She had flame-red hair and worked as an electrician. It seemed strange that she should choose to work with electricity and currents but when you got to know her you realized that it was almost a self-parody. Sparks flew.
She had a husband and three kids but her body was flat and hard and she didn't act like somebody's mother. She often suggested that a few of us should go to the pub after work and she never seemed uneasy about the time, never acted like she should be somewhere else. She was always laughing and smoking and chatting, telling jokes, but she left by herself and was gone by ten at night. And she had a temper. I saw her deck a bloke who put his hands where they weren't welcome and we had to pull her off him or his eyes would have gone.

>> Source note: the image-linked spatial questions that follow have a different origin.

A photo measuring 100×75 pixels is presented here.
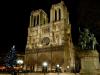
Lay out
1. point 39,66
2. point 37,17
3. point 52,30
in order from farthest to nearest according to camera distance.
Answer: point 37,17 < point 52,30 < point 39,66

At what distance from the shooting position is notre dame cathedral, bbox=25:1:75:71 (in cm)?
4869

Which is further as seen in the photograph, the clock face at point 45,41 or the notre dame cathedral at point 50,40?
the clock face at point 45,41

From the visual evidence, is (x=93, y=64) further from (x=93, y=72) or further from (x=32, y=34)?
(x=32, y=34)

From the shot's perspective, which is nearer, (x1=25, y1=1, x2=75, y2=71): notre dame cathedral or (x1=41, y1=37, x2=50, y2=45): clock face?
(x1=25, y1=1, x2=75, y2=71): notre dame cathedral

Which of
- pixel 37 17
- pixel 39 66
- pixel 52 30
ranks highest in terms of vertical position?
pixel 37 17

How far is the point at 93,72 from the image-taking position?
9.45 m

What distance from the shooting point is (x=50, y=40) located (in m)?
53.9

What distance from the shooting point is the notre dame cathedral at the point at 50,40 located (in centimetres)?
4869

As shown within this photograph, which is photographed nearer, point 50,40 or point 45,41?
point 50,40

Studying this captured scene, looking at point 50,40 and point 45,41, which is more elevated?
point 50,40

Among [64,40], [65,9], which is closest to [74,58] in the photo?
[64,40]

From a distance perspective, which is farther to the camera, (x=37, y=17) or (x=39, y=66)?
(x=37, y=17)

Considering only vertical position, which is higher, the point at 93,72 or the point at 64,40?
the point at 64,40

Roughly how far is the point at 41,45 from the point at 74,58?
12.0 metres
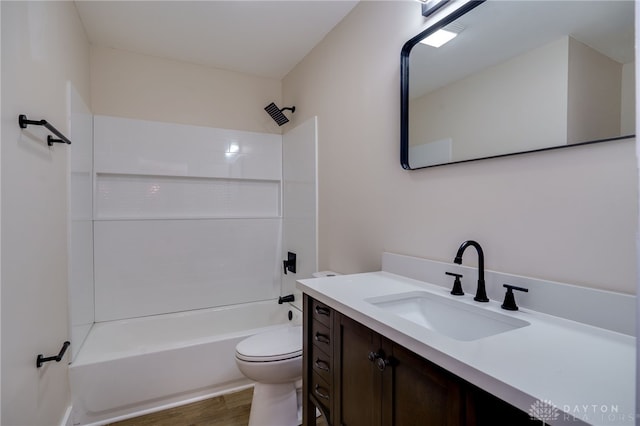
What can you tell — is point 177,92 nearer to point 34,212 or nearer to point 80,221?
point 80,221

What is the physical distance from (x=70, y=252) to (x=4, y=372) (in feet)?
3.00

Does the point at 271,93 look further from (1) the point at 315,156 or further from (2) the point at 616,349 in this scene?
(2) the point at 616,349

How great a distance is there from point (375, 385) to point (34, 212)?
4.95 feet

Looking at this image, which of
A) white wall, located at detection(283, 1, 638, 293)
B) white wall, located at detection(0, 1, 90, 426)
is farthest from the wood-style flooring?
white wall, located at detection(283, 1, 638, 293)

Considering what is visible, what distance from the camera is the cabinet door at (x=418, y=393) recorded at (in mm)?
713

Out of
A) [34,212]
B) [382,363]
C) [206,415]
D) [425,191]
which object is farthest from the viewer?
[206,415]

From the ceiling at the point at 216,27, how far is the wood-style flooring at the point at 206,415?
2570 mm

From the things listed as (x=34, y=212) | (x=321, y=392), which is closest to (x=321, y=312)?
(x=321, y=392)

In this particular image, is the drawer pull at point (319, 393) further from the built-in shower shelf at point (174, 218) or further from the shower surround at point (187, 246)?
the built-in shower shelf at point (174, 218)

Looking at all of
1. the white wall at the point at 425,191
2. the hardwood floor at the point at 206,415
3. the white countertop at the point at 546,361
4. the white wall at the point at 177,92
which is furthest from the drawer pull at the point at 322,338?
the white wall at the point at 177,92

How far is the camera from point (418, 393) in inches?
32.0

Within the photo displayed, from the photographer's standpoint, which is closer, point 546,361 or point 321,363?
point 546,361

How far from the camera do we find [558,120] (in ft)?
3.18

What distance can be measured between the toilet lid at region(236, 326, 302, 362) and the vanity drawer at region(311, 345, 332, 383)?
39cm
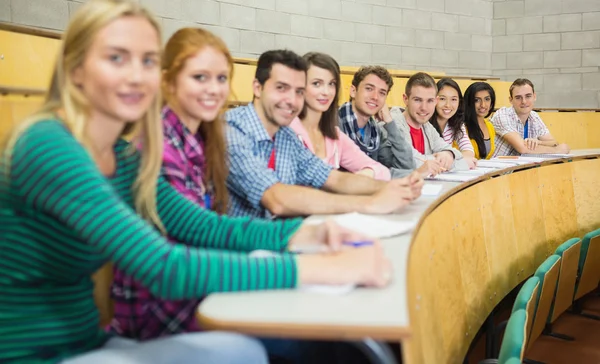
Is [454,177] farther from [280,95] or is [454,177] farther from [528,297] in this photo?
[280,95]

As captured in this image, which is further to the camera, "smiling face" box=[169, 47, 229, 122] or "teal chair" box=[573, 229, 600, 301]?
"teal chair" box=[573, 229, 600, 301]

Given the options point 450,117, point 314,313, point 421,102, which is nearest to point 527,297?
point 314,313

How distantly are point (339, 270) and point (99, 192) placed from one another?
1.29 ft

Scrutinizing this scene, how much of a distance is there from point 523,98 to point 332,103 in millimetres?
2568

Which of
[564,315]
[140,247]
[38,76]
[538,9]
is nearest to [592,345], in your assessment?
[564,315]

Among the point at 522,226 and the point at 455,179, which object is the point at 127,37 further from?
the point at 522,226

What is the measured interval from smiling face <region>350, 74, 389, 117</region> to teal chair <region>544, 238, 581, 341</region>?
1.02 metres

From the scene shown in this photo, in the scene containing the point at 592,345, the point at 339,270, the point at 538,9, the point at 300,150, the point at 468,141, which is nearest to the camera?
the point at 339,270

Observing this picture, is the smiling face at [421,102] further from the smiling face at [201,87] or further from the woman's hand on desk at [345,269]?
the woman's hand on desk at [345,269]

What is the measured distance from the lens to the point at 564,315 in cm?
296

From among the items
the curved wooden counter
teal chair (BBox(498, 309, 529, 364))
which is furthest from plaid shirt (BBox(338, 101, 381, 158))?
teal chair (BBox(498, 309, 529, 364))

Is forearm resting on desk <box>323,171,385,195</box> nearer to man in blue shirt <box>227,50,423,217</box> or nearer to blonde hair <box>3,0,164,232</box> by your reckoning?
man in blue shirt <box>227,50,423,217</box>

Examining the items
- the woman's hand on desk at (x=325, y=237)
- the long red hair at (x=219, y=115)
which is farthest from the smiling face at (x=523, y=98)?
→ the woman's hand on desk at (x=325, y=237)

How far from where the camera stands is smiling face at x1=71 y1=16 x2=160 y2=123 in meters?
0.93
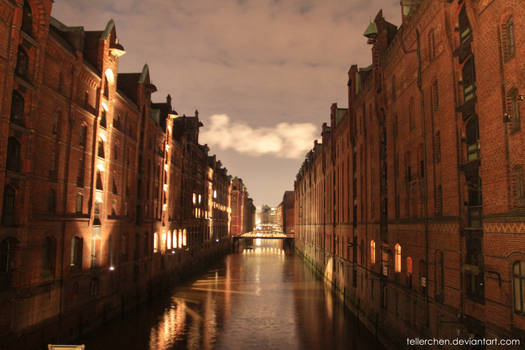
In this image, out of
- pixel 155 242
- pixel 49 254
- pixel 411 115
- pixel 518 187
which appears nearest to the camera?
pixel 518 187

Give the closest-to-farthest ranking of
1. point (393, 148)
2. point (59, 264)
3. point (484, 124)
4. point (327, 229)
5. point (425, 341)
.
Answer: point (484, 124), point (425, 341), point (59, 264), point (393, 148), point (327, 229)

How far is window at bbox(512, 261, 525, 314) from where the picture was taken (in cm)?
1271

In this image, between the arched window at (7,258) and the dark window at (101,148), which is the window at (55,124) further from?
the arched window at (7,258)

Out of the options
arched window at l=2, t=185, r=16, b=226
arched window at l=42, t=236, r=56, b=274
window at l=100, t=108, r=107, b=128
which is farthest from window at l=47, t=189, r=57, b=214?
window at l=100, t=108, r=107, b=128

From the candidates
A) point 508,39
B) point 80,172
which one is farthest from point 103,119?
point 508,39

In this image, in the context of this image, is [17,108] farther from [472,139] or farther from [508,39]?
[508,39]

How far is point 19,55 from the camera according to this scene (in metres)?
21.1

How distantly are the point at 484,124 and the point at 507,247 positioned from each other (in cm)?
449

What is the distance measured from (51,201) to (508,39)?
956 inches

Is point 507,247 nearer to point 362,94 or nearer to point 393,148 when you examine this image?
point 393,148

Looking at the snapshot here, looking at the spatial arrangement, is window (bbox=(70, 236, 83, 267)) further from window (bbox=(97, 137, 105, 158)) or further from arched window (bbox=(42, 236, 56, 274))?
window (bbox=(97, 137, 105, 158))

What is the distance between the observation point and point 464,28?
16.9 meters

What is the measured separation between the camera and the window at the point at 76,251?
26.8m

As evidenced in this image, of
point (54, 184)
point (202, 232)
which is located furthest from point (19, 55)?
point (202, 232)
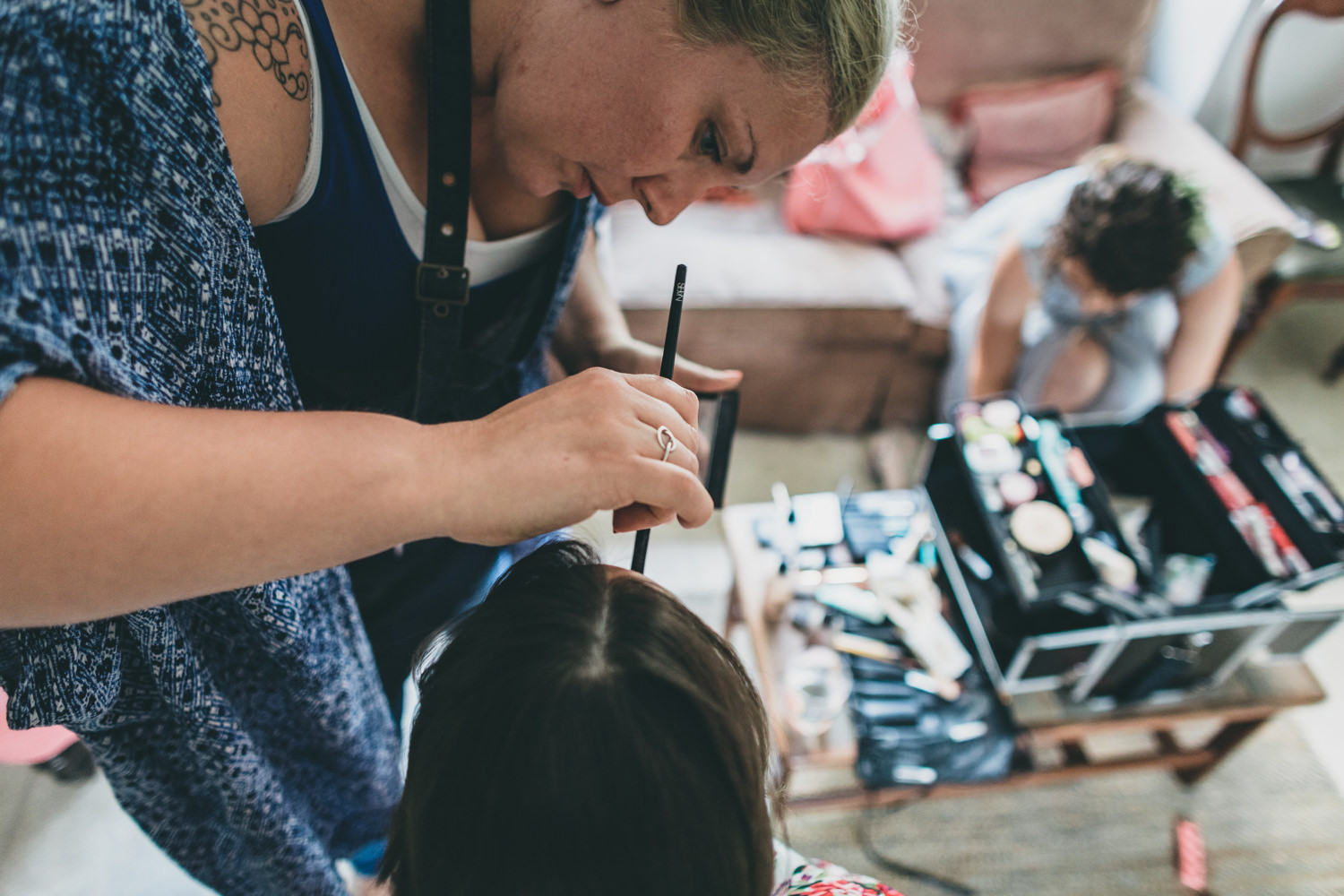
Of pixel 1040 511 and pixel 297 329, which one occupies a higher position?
pixel 297 329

I don't know that she ever thought about me because of my being in accounts and fairly new but I never found out for sure. She'd already gone missing by the time that I had become really accepted at work, although she was often the subject of conversation.
She'd married a Maori fellow named Joe. He had a pretty rough time of it with Rona. She wasn't averse to a physical fight and the neighbours were always complaining about the screaming or abuse or the wild kids, all boys, and the three mongrel dogs that they kept. But they were still together after twelve years with much of their life falling into a pattern of domesticity. Rona acted as the main breadwinner and only picked a dinkum fight about once a month.
Joe supplemented their income with a bit of night fishing, mostly just out in the Bay, and the rest of the time he looked after the kids and the house and generally acted as a house husband. He had a pretty well set up vegetable garden.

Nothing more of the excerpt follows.